Analysing your success... and learning from your failures

How important is reflecting on your achievements and failures as an entrepreneur? We asked Juan Martinez, CFO at the Knight Foundation, which invests in both for-profit and non-profit startups that share its goal of advancing media innovation.

For him, one of the main causes of failure is not taking the time to analyse what customers want. You have to identify their problem and fix it, which is why flexibility is a key asset. Martinez uses Twitter’s success as an example designing solutions to customers use: they created hashtags to enable tracking, they created lists and follows when people wanted to engage in groups; Facebook is another success story: ‘it was meant to do something different’, but the creators responded to the fact that people started using it in a different way.

[To learn more about hindsight, Wolfgang Blau, from Guardian News & Media, and Paul Smurl, from The New York Times Media Group (tbc), will be hosting a session at GEN Summit 2014: ‘With the benefit of hindsight…’]

According to Martinez, it would be a mistake to try to ‘force a change in behaviour’ in your customer. Entrepreneurs must ‘learn from the behaviour of people and leverage’ it. The main question should be, ‘How am I going to learn from the market?’ ‘The best entrepreneurs are the ones who can answer that question simply’. Sometimes, this also means that you need to be ‘ruthless and unemotional about what you choose to do’. An entrepreneur may be right, but if it is not what the user wants, he will fail. In other words, a great idea might not necessarily be market-ready and entrepreneurs should be prepared for it to evolve.

Those who are successful are able to ‘keep the user at the centre’, innovating and adapting all the time, focusing on flexibility, along with tenacity. Martinez observed this mindset in the way coders work: ‘They use functionality and codes that have worked before and innovate from that’. It has to do with the fact that ‘humans tend to believe that, whatever the current state is, it has always been the natural state’.

So we asked about Apple: didn’t they create a need? According to Martinez, they just build on an existing need and they create ‘beautifully designed products with a low barrier of entry, a high value proposition but also high barriers to exit’. Put simply, they make it really easy and beneficial to adopt iPhones, iPads and iOSs, but difficult to switch to another product.

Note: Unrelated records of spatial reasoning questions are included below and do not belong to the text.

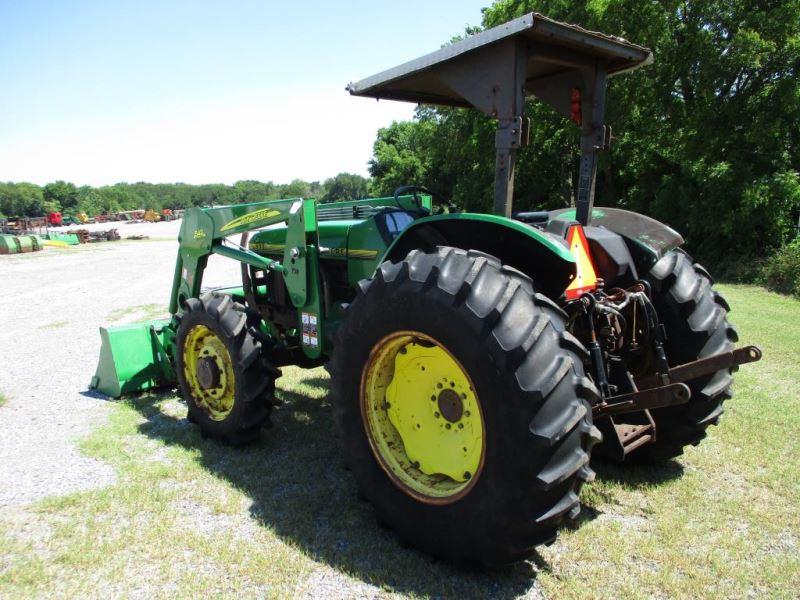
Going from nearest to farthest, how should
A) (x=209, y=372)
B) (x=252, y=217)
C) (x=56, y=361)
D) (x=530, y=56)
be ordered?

To Martinez, adapting to this state of mind and imagining processes can be taught if you take a moment to step back and look at your product. Maybe this is what mainstream media lacks, as they are more capital-intensive and driven by immediate revenue, ‘It makes it difficult to make a case for something that may work later’. The best new media (Pinterest, Facebook, Snapchat, etc.) are excellent at seeing user data and processing new offers: ‘In the digital space, entrepreneurs are data-driven’—a good quality according to Juan Martinez.

‘Prior generations were happy to give up risk for stability, whereas younger people want to get value from what they do’, Martinez remarks. Most of all ‘innovation is now more accessible and widespread’, he adds. So, now that you know what to do: innovate!